* _Esercizi_
1: Riporta il passo del testo sui 47 ronin da "La vicenda è" fino a "avesse la colpa.", quest'ultimo incluso.
2: Indica se ciascuna affermazione concorda con il testo sui 47 ronin, rispondendo sì o no e citando le parole del testo che lo stabiliscono. (a) Il volume è stato tradotto da Aldo Setaioli. (b) Un tempo il tempio Sengakuji sorgeva nel centro di Edo. (c) I ronin vendicarono il loro signore il 14 dicembre 1703.
3: Prosegui il testo sui 47 ronin partendo dopo la sua ultima frase.

“La storia dei 47 ronin” di John Allyn (1970), ora tradotto, è una epopea del Giappone dei samurai che ha travalica i confini, tra storia e finzione
Dalla fucina di idee e di scelte sempre originali delle edizioni Biblioteka è uscito un volume imperdibile: La storia dei 47 ronin, scritto da John Allyn nel 1970 e ora tradotto, con due appendici e note, da Aldo Setaioli.
La vicenda è celeberrima, e affonda le sue radici nel Giappone feudale. Ancora oggi, una delle attrattive più visitate di Tokyo è il tempio Sengakuji, quasi nel centro della metropoli, ma che un tempo sorgeva abbastanza isolato ai margini di Edo, antico nome della città.
Nel cimitero adiacente al tempio attira l’attenzione un gruppo di lapidi tra loro vicine racchiuse in un recinto, presso il quale si trova una tomba più monumentale. Vi riposano le spoglie dei quarantasette ronin, letteralmente “uomini onda”, ovvero samurai senza padrone, che il 14 dicembre 1703 vendicarono la morte del loro signore, Asano Nagonori, feudatario (daimyo) di Ako, uccidendo colui che ritenevano ne avesse la colpa.

* _Righe del dataset_
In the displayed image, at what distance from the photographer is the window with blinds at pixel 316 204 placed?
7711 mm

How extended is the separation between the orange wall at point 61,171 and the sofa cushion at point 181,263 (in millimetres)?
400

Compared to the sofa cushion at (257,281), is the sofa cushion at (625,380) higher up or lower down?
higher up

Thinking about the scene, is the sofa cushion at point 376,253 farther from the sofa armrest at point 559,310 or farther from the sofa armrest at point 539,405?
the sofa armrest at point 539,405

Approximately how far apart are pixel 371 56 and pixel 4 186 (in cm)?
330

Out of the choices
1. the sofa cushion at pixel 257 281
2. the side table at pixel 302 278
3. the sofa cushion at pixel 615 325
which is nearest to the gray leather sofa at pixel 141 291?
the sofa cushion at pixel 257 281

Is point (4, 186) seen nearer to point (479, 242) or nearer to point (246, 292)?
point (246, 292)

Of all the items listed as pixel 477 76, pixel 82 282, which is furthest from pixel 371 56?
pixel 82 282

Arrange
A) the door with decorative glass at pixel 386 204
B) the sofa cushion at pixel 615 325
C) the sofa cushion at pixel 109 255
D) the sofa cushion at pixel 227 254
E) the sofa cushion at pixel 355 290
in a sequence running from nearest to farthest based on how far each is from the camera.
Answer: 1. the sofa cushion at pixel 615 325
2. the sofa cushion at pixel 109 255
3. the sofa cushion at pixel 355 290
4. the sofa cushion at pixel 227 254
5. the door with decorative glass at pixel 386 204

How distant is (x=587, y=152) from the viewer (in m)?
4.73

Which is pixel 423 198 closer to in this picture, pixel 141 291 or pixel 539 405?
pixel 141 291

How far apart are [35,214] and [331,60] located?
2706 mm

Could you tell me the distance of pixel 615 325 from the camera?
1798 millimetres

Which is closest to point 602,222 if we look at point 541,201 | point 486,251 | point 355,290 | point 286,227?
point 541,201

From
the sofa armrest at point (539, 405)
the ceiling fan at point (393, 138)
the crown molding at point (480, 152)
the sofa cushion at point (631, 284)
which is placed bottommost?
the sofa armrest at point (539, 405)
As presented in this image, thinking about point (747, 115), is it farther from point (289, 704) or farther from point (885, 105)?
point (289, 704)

* _Soluzioni_
1:
La vicenda è celeberrima, e affonda le sue radici nel Giappone feudale. Ancora oggi, una delle attrattive più visitate di Tokyo è il tempio Sengakuji, quasi nel centro della metropoli, ma che un tempo sorgeva abbastanza isolato ai margini di Edo, antico nome della città.
Nel cimitero adiacente al tempio attira l’attenzione un gruppo di lapidi tra loro vicine racchiuse in un recinto, presso il quale si trova una tomba più monumentale. Vi riposano le spoglie dei quarantasette ronin, letteralmente “uomini onda”, ovvero samurai senza padrone, che il 14 dicembre 1703 vendicarono la morte del loro signore, Asano Nagonori, feudatario (daimyo) di Ako, uccidendo colui che ritenevano ne avesse la colpa.

2:
(a) Sì: "ora tradotto, con due appendici e note, da Aldo Setaioli".
(b) No: "un tempo sorgeva abbastanza isolato ai margini di Edo".
(c) Sì: "il 14 dicembre 1703 vendicarono la morte del loro signore".

3:
Furono per questo condannati a morte, ma ebbero il privilegio di togliersi onorevolmente la vita col suicidio rituale del seppuku. La tomba più grande vicina è quella del loro signore. Il luogo è uno dei più venerati del Giappone, e ancora oggi, il 14 dicembre, l’anniversario della vendetta, vi viene celebrata una solenne cerimonia.
L’impresa dei quarantasette viene considerata come il più fulgido esempio del bushido, l’etica dei samurai, coloro che, dopo un lunghissimo addestramento, fisico, ma anche morale e spirituale, avevano il diritto di portare le armi, in particolare le due spade che costituivano l’insegna stessa di questa casta guerriera. Il bushido (“la via del guerriero”) prescrive onestà, coraggio, sincerità, onore, cortesia, dovere e lealtà – virtù quest’ultima di cui dettero singolare prova i quarantasette.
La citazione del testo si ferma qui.